(Spatial question listing)
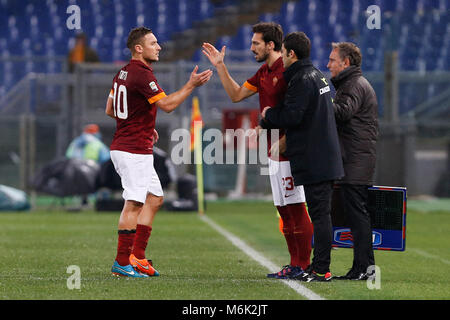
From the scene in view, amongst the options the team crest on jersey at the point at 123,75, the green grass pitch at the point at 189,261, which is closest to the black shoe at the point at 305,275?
the green grass pitch at the point at 189,261

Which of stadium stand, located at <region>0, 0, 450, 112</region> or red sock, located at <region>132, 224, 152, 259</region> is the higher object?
stadium stand, located at <region>0, 0, 450, 112</region>

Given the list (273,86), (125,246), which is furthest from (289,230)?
(125,246)

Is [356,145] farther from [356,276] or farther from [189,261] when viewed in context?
[189,261]

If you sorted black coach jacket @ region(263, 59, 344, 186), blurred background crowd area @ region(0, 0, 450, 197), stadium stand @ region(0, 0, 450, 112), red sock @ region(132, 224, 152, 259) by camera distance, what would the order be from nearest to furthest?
black coach jacket @ region(263, 59, 344, 186)
red sock @ region(132, 224, 152, 259)
blurred background crowd area @ region(0, 0, 450, 197)
stadium stand @ region(0, 0, 450, 112)

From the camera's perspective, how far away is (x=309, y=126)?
643cm

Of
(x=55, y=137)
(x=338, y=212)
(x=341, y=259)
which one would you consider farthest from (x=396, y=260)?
(x=55, y=137)

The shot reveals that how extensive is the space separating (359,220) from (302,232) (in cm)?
44

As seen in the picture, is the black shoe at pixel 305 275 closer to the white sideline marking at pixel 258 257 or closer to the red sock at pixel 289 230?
the white sideline marking at pixel 258 257

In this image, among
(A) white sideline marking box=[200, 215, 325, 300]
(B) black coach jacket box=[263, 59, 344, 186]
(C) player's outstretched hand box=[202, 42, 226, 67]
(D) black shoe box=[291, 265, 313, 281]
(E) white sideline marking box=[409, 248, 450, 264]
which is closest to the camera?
(A) white sideline marking box=[200, 215, 325, 300]

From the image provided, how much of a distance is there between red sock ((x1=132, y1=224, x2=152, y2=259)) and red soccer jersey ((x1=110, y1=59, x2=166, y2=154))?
→ 65cm

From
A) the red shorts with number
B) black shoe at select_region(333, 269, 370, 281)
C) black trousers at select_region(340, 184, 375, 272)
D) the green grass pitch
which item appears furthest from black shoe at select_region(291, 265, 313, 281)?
the red shorts with number

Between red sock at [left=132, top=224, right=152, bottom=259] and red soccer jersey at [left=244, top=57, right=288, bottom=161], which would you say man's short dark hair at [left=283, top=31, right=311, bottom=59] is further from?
red sock at [left=132, top=224, right=152, bottom=259]

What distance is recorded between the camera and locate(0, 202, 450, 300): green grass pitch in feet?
19.3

* [Task]: Can you write out the listing above again with "black shoe" switched to "dark shoe" everywhere it occurs, keeping everything else unchanged and leaving out the pictures?

* [Response]:
From the scene in view, amongst the options the team crest on jersey at the point at 123,75, the green grass pitch at the point at 189,261, which is closest to the dark shoe at the point at 305,275?
the green grass pitch at the point at 189,261

Which of stadium stand, located at <region>0, 0, 450, 112</region> or red sock, located at <region>132, 224, 152, 259</region> is the higher object?
stadium stand, located at <region>0, 0, 450, 112</region>

Given the list (273,86), (125,246), which is furthest from (289,230)?
(125,246)

Is [356,145] farther from [356,276] or farther from [189,261] when viewed in context?
[189,261]

If you sorted black coach jacket @ region(263, 59, 344, 186), blurred background crowd area @ region(0, 0, 450, 197), stadium stand @ region(0, 0, 450, 112), red sock @ region(132, 224, 152, 259) by camera distance, what would the order be from nearest to furthest?
black coach jacket @ region(263, 59, 344, 186)
red sock @ region(132, 224, 152, 259)
blurred background crowd area @ region(0, 0, 450, 197)
stadium stand @ region(0, 0, 450, 112)

From the camera's perspective, how far away is (x=309, y=126)?
643cm

Of
(x=55, y=137)
(x=338, y=212)
(x=341, y=259)
which one would you consider farthest from (x=396, y=260)?
(x=55, y=137)

The shot reveals that how extensive is the space separating (359,220) from (302,232) (in cm)?
44

As seen in the picture, is the dark shoe at pixel 305 275 closer to the white sideline marking at pixel 258 257 or closer to the red sock at pixel 289 230?
the white sideline marking at pixel 258 257

In this image, among
(A) white sideline marking box=[200, 215, 325, 300]
(B) black coach jacket box=[263, 59, 344, 186]
(C) player's outstretched hand box=[202, 42, 226, 67]
(D) dark shoe box=[291, 265, 313, 281]
(E) white sideline marking box=[409, 248, 450, 264]
which is closest to the camera?
(A) white sideline marking box=[200, 215, 325, 300]

From the image provided, how much of a distance is there between red sock ((x1=132, y1=224, x2=152, y2=259)) and red soccer jersey ((x1=110, y1=59, x2=166, y2=154))?
→ 65cm

From
A) the red shorts with number
B) dark shoe at select_region(333, 269, 370, 281)
C) black trousers at select_region(340, 184, 375, 272)
D) the green grass pitch
which item appears furthest from dark shoe at select_region(291, 265, 313, 281)?
the red shorts with number

Between red sock at [left=132, top=224, right=152, bottom=259] and red soccer jersey at [left=244, top=57, right=288, bottom=161], which would you say man's short dark hair at [left=283, top=31, right=311, bottom=59] is further from?
red sock at [left=132, top=224, right=152, bottom=259]

What distance is recorded between the camera and locate(0, 202, 450, 300): green grass pitch in feet?
19.3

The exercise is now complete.